··· SOURCE TEXT

Who is going to be polling you in this wind? Save the $ to buy thee beer after that


----------



## Laguna Freak (Nov 15, 2006)

Roflmao!!!



cobob said:


> who is going to be polling you in this wind? Save the $ to buy thee beer after that


----------



## Boboe (Feb 11, 2009)

Laguna Freak said:


> Boboe, do you fish the VXP? What length do you prefer in this rod & why?


No, I don't have one. I've casted it in 9' 8wt before, but only just for a few casts, then handing the rod back to its owner.


----------



## CObob (Sep 23, 2010)

Laguna Freak said:


> Roflmao!!!


glad you like it...

don't kid your self that you will be able to buy the "perfect rod," and not buy any more. blow your lode on an 8 and what happens when you need a 6 or a 10? a 12? what about that trip to the hills for a trout? better get a 3 and a 5 just to be sure... if $ is no issue go for it, but you will need another in no time, so be ready :brew2:


----------



## Boboe (Feb 11, 2009)

CObob said:


> glad you like it...
> 
> don't kid your self that you will be able to buy the "perfect rod," and not buy any more. blow your lode on an 8 and what happens when you need a 6 or a 10? a 12? what about that trip to the hills for a trout? better get a 3 and a 5 just to be sure... if $ is no issue go for it, but you will need another in no time, so be ready :brew2:


3wt? What're we fishing for, baby bream? :biggrin:


----------



## Laguna Freak (Nov 15, 2006)

No doubt...it seems I'm a li'l queer for gear. I'm learning to cast a 5 wt LL Bean that was a gift. Went trout fishing in a murky post rain Guadalupe river bend yesterday and caught notta.



CObob said:


> glad you like it...
> 
> don't kid your self that you will be able to buy the "perfect rod," and not buy any more. blow your lode on an 8 and what happens when you need a 6 or a 10? a 12? what about that trip to the hills for a trout? better get a 3 and a 5 just to be sure... if $ is no issue go for it, but you will need another in no time, so be ready :brew2:


----------



## Coconut Groves (Nov 2, 2011)

Laguna - 

A few things stand out that I didn't see much comments about. I will try to be short, but the main thing here is giving you the advice that I've learned and that I've passed on to others.

First, you said you were new to fly fishing. New fly fishers get drawn to high-end rods thinking it will help them cast better. 

This is not the case. I know since I've been there myself.

It takes time for the muscle memory to burn in, plus additional time to learn how to haul, then finally double haul. If your cast is not efficient, or has problems, going to a fast action rod will only exaggerate those issues. Fast action rods (like the Xi3) devour line speed. If you can't create line speed efficiently, you'll look at the rod and think "wow, it is pretty and high tech, but I can't throw it 40 feet".

······
··· RAW DATA

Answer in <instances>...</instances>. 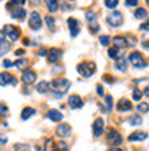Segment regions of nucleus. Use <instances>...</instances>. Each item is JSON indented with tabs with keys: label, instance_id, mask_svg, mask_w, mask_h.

······

SET TASKS:
**1.** In the fly-rod thread, what rod does Laguna Freak say they are learning to cast?
**2.** Print the fly-rod thread from "No doubt...it seems" to "and caught notta.".
**3.** Proceed with the fly-rod thread from the point where it stops.
The listing plays no part in what comes next.

ANSWERS FOR THIS EXERCISE:
**1.** A 5 wt LL Bean that was a gift.

**2.**
No doubt...it seems I'm a li'l queer for gear. I'm learning to cast a 5 wt LL Bean that was a gift. Went trout fishing in a murky post rain Guadalupe river bend yesterday and caught notta.

**3.**
You are starting off in fresh which is good, but stream and river fishing lends itself to developing bad habits. There is a big difference between continuously chunking nymph rigs and putting a fly on the head of a tailing red 50+ feet out. The timing and accuracy are different. Nymphing doesn't have to be precise - tailing and cruising fish do have to be precise (some may argue this, but if you ever want to catch bones, snook, permit and tarpon, accuracy is a MUST).

So considering that, my advice is to not start with Xi3 since it will be too fast a rod for your cast (unless you have been gifted at birth). You may buy it if it is a good deal since it will last you for life, but you need a medium-fast rod to begin with.

My father-in-law bought a fast action rod (which I won't bad mouth, but it was a broom stick) because the person at the shop told him it is a great salt water rod and would increase his cast. Well, he couldn't hit 30' feet with it, but he also isn't a great salt caster - he is a river and stream caster. I noticed what was wrong with his cast and tried to correct, but no luck. So I put him on my Winston BIIx 8 weight, which is a fast rod, but much more forgiving than the other rod. With a few adjustments, he was hitting 50'.

The other rod just wasn't forgiving enough for his cast and the conditions. I still take the BIIx with me and always put novice casters on it instead of my BII-MX rods, which loves line speed, which is done through hauling. It is a slower stroke than what I commonly use in the salt, but I can throw it just as far since I know how to adjust my timing for the stroke of the rod.

So my advice is to get a medium fast rod, or one that has a little give in the stroke until you have a solid cast. Jumping right into a fast or fast+ is like trying to run before you walk. Take some casting classes to help with the fundamentals. Make or buy a practice casting rod you can use in the house to control your loops (yarn and an older tip section of a rod work well). And practice, practice, practice.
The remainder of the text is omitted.